Reste que cette rencontre hachée et tendue, surtout au cours du premier quart d’heure, aura été marquée par un walk-out des joueuses de Tananarive. Le carton rouge direct infligé à Mamisoa après onze minutes de jeu n’avait pas plu aux dirigeants de cette formation. Après d’âpres discussions avec notamment Stéphane Errapah, responsable technique de la compétition, les Malgaches sont revenus à de meilleurs sentiments.
Toutefois, Gilbert Lejoyeux, entraîneur du HBF Saint-André, déplore cette attitude. « C’était de l’intox et de l’intimidation. Il faut rester fair-play. » Et d’ajouter : « Lors de l’épreuve des tirs au but, c’était du pile ou face. Nous sommes tombés avec les honneurs et je n’ai rien à reprocher à mes joueuses. »
Du côté de l’équipe de la Commune urbaine d’Antananarivo, ce troisième sacre est accueilli avec une saveur particulière. « Cela nous permet de nous qualifier pour la Coupe d’Afrique des clubs champions prévue en octobre de l’année prochaine. Nous avons accompli notre mission malgré le manque de compétition à Madagascar », se réjouissait l’entraîneur, Seth.
À l’arrivée, les quatre équipes de l’île soeur se retrouvent donc sur le podium.

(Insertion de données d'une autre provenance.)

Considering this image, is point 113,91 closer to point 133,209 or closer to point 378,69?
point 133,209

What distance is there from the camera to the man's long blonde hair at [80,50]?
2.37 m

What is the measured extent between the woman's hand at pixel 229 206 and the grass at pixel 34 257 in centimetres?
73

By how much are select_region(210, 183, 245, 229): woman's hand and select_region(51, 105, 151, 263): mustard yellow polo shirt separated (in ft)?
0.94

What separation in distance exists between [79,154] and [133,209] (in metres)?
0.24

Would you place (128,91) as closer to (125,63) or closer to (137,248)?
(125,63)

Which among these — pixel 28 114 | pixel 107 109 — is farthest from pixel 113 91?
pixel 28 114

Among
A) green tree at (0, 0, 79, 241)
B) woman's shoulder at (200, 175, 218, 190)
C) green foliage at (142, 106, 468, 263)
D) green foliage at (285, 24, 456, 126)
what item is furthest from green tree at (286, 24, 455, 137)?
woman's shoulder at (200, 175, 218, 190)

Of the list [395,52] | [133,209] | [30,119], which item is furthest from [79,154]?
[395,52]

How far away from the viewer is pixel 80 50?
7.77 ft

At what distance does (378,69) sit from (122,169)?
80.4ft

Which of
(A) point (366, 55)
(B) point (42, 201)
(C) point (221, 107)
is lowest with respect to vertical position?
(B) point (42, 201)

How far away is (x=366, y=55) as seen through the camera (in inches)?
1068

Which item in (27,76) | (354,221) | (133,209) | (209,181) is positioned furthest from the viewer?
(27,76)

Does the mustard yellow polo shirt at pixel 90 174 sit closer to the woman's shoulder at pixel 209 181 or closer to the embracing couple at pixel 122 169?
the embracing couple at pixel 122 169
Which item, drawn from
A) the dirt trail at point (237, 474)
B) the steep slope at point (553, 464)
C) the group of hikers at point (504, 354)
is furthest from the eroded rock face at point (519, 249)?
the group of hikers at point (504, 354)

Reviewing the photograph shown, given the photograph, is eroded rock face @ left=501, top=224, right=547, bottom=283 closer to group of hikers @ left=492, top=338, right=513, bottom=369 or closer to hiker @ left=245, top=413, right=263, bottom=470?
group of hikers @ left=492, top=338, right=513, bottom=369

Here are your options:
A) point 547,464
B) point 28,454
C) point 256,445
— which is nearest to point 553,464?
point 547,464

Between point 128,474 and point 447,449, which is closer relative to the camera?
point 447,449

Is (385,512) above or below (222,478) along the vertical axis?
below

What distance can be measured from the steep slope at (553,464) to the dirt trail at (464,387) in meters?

La quatrième étant le FC Port, vainqueur de l’USBBRH. Cette dernière formation, après un début de parcours encourageant, termine donc à la quatrième place après sa défaite face aux Portoises (14-28). Une rencontre au cours de laquelle ses buts ont été réalisés par Hélène et Marjorie Trifilio (4), Sharone André (3), Andréa, Géraldine Victor et Joëlle Janvier (1).